Excerpt to read:
Another Disturbing Article

Removal of Saddam is hopefully considered good and not evil. But the good old USA has installed its fair share of despots too...does Panama ring a bell? or the Shah? not too mention several other historic blunders. I was born when the US got involved in Vietnam, and my dad was serving over there with 250,000 other US troops when Robert McNamara testified we had no troops in SE Asia....that is when my childhood innocence was robbed from me. How much more politically correct damage control must we tolerate? Even now as we speak, read and write, the USA is financing and funding, antiIsraeli objectives...and with technology militarily speaking too.

(4) betti miner, December 23, 2003 12:00 AM

great story!

It was a Hanukkah miracle for this brave Iraqi man who chose to leave the cruel regime of Saddam. I must make a correction however on your sentence about Vietnam. The US DID NOT lose that war, it was a draw. No one lost and no one won. Thank you Mr. Pipes.

(3) Anonymous, December 22, 2003 12:00 AM

The U,S.. AND THE U.SSR..LIBERATED THE Nazi death camps...

the U.S HAS FOUGHT VALIANTLY in W.W.2 TO SAVE MANY NATIONS INCLUDING Australia where and whn it built roads and communications in hot spots...saving us from Japanese and Nazi invasion... thank you U.S. DEFENCE FORCES...AUSTRALIA WOULD HAVE BEEN ONE BIG DEATH CAMP IN PROBABILITY IF NOT FOR YOU...

(2) Bob Honeyman, December 21, 2003 12:00 AM

Flawed Policy

Mr. Pipes draws a poignant picture. Thank G-d we were able to help the people of Iraq. But why Iraq? Why not Syria? Why not Saudi Arabia? Why not The Sudan? There are a dozen other places in the world that offer equally compelling arguments for unilateral U.S. invasion, all of which present a threat to U.S. and world security that is no less than the threat posed by the pre-invasion Iraq.

But we live in a world where even the U.S. chas v'shalom has finite resources. Indications exist that U.S. actions in Iraq may have been the result of disingenuity on the part of the Bush administration. There is strong evidence that intelligence disproving the existence of WMD was ignored and willfully suppressed by senior members of this administration. Meanwhile, Afghanistan returns to the 12th century. $87 billion dollars are being poured into Iraq, a country not directly involved with 9/11, while funding to help secure a liberal future for Afghanistan isn't even discussed let alone allocated.

A signigicant portion of Afghanistan is back under the control of the Taliban. Is this not a major concern for our world? Better for Mr. Pipes to tell us of the successes in such locations that directly threaten U.S. and world security. But that's not possible since this administration seems to have chosen to use Iraq as a red herring to divert attention from the more direct threats to the American people.

Since the U.S. took down Saddam, there's no question that the U.S. has the moral responsibility to rebuild Iraq. However, in the war on terrorism, the front lines remain in Afghanistan, not Iraq. It's easy to display pictures of the pathetic former dictator. But whatever minor threat he posed to the world while in office ceased upon his being toppled. Would that the same were true of bin Laden and his minions.

[Spatial reasoning dataset excerpts]
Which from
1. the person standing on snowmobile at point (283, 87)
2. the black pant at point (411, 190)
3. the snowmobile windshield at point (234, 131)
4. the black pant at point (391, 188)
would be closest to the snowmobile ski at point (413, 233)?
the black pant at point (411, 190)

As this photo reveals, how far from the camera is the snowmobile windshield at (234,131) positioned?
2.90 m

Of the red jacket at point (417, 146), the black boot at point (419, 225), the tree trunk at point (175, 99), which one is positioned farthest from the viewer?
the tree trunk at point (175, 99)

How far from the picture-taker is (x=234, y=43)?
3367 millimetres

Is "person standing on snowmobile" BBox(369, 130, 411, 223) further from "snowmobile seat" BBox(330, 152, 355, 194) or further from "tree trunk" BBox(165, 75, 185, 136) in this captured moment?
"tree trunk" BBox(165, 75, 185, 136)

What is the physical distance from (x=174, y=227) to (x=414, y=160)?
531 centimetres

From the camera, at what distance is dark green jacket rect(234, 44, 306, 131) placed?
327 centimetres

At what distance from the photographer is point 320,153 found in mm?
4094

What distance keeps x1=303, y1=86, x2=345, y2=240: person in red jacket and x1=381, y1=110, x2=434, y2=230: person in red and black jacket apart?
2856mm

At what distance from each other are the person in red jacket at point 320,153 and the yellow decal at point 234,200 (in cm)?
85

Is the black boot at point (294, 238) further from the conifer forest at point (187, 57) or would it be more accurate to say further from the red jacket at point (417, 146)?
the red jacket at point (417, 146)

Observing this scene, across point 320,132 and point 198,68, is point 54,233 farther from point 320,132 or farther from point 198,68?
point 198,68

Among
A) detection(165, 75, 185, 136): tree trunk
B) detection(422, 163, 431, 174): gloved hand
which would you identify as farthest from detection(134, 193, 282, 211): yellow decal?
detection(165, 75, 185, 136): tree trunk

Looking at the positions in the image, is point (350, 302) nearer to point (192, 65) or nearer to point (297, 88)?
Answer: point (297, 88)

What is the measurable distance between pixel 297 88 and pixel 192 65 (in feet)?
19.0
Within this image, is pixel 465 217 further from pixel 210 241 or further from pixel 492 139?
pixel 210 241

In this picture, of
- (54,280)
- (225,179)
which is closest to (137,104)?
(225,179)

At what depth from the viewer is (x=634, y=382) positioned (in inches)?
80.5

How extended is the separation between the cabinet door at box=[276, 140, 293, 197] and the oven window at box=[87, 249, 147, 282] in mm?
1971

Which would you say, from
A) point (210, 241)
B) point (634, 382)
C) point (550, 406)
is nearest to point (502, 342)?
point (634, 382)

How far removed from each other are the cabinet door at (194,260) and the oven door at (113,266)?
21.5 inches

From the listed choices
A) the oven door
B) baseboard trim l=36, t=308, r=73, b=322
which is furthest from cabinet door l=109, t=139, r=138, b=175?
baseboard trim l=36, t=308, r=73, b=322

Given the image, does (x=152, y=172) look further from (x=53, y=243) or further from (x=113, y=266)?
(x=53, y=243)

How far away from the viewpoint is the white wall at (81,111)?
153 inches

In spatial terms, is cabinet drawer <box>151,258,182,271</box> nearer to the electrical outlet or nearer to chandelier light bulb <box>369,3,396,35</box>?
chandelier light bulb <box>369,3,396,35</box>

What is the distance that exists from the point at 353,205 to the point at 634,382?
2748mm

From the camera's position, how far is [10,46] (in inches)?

Your tasks:
a) Output the part of the comment thread between "great story!" and "you Mr. Pipes.", inclusive.
b) Give only the lines of the listing from its first line through the line containing "531 centimetres", inclusive, switching every "snowmobile" to "sled" and leaving all else unchanged.
The comment thread and the listing come from unrelated sources.

Solutions to each task:
a)
great story!

It was a Hanukkah miracle for this brave Iraqi man who chose to leave the cruel regime of Saddam. I must make a correction however on your sentence about Vietnam. The US DID NOT lose that war, it was a draw. No one lost and no one won. Thank you Mr. Pipes.

b)
Which from
1. the person standing on sled at point (283, 87)
2. the black pant at point (411, 190)
3. the sled windshield at point (234, 131)
4. the black pant at point (391, 188)
would be closest to the sled ski at point (413, 233)?
the black pant at point (411, 190)

As this photo reveals, how far from the camera is the sled windshield at (234,131) positioned?
2.90 m

Of the red jacket at point (417, 146), the black boot at point (419, 225), the tree trunk at point (175, 99), which one is positioned farthest from the viewer?
the tree trunk at point (175, 99)

How far from the picture-taker is (x=234, y=43)?
3367 millimetres

Is "person standing on sled" BBox(369, 130, 411, 223) further from "sled seat" BBox(330, 152, 355, 194) or further from "tree trunk" BBox(165, 75, 185, 136) in this captured moment?
"tree trunk" BBox(165, 75, 185, 136)

What is the physical distance from (x=174, y=227) to (x=414, y=160)?
531 centimetres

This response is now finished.